Protecting the Sperm Whales of the Caribbean 

Dominica sperm whales are in danger as pollution, ocean noise, ship strikes, and plastic continue to rise. These giants are spiritual and dossal animals that greatly benefit the ecosystem. Thus, asking the question, "how can we accomplish protecting the sperm whales of the Caribbean?" is essential for the health of the seas. 

Start by Learning About Sperm Whales 

Sperm whales maintain one of the widest global distributions of any marine mammal species. You can find these large, toothed whales in all depths of the ocean around the globe. 
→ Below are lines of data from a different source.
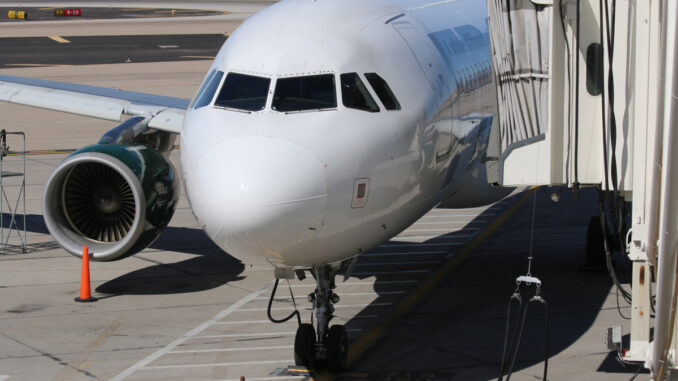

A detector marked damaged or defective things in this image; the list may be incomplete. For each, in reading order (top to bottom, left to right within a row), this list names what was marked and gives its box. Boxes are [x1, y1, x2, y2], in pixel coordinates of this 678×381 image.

pavement crack [1, 332, 101, 378]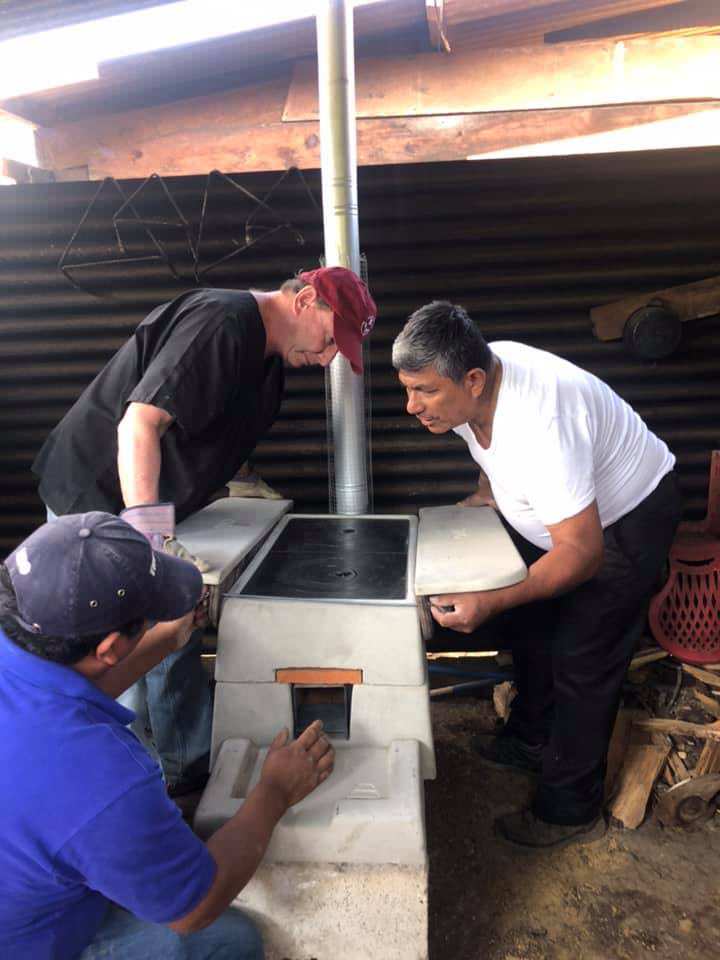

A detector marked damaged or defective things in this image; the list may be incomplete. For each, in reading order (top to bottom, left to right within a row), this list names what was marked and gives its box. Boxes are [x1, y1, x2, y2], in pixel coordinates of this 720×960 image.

rusty metal object [656, 776, 720, 828]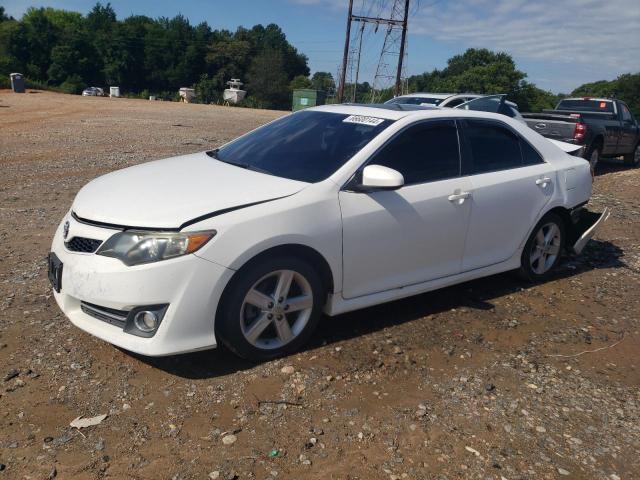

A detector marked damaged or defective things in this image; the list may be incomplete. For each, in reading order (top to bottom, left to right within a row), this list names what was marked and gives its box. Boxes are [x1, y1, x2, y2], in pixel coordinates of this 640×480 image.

damaged front bumper [568, 208, 608, 256]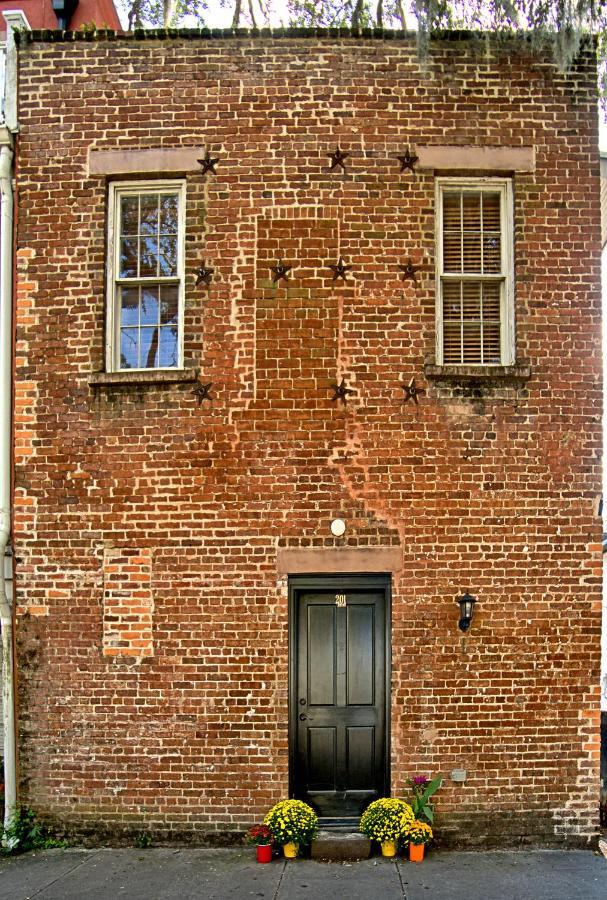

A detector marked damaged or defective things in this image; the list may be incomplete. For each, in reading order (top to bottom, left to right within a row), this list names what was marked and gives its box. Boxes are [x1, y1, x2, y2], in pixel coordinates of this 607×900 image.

pavement crack [24, 852, 100, 900]
pavement crack [272, 856, 288, 900]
These whales spend 85 percent of their life in the ocean's depths. Interestingly enough, whale feces fertilizes the shallow parts of the ocean and captures the carbon. Losing the whale population in any one part of the ocean will drastically change the ecosystem. 

As of right now, sperm whales are on the endangered species list and are under the marine mammal protection act, according to NOAA. 

Protecting the Sperm Whales  

Many people and organizations are joining in to learn about and protect sperm whales. Here are a few of the ways to begin the efforts to sustain the whale population. 

Ways to protect the whales: 

  • Pollution can be reduced by ensuring that our plastic waste, fishing lines, and nets get disposed of properly. 
  • Ocean noise is another form of pollution that many people don't think about. Sperm whales rely on sound to communicate, and when there is increased sound in the ocean from humans and vessels, the whales cannot hear each other and their signals. 
  • Limit people in the ocean and have guests pay top dollar to be in the ocean with the sperm whales. That money will be used to build cruise ship lanes and create a better habitat in the ocean for the whales. 
  • Provide ship lanes for large cruise ships. With vessels not having their own space in the ocean, they can strike a sperm whale and injure them severely or kill them. Sperm whales like to float for about 10 minutes at the top of the ocean before they go back down to the depths. This is when the vessel strikes occur. 

This is only the tip of the iceberg, and more research needs to be conducted. Making the world aware of the problem is the first step. Then as investors and scientists join forces, the planet can begin to heal and foster a positive environment for the whale population.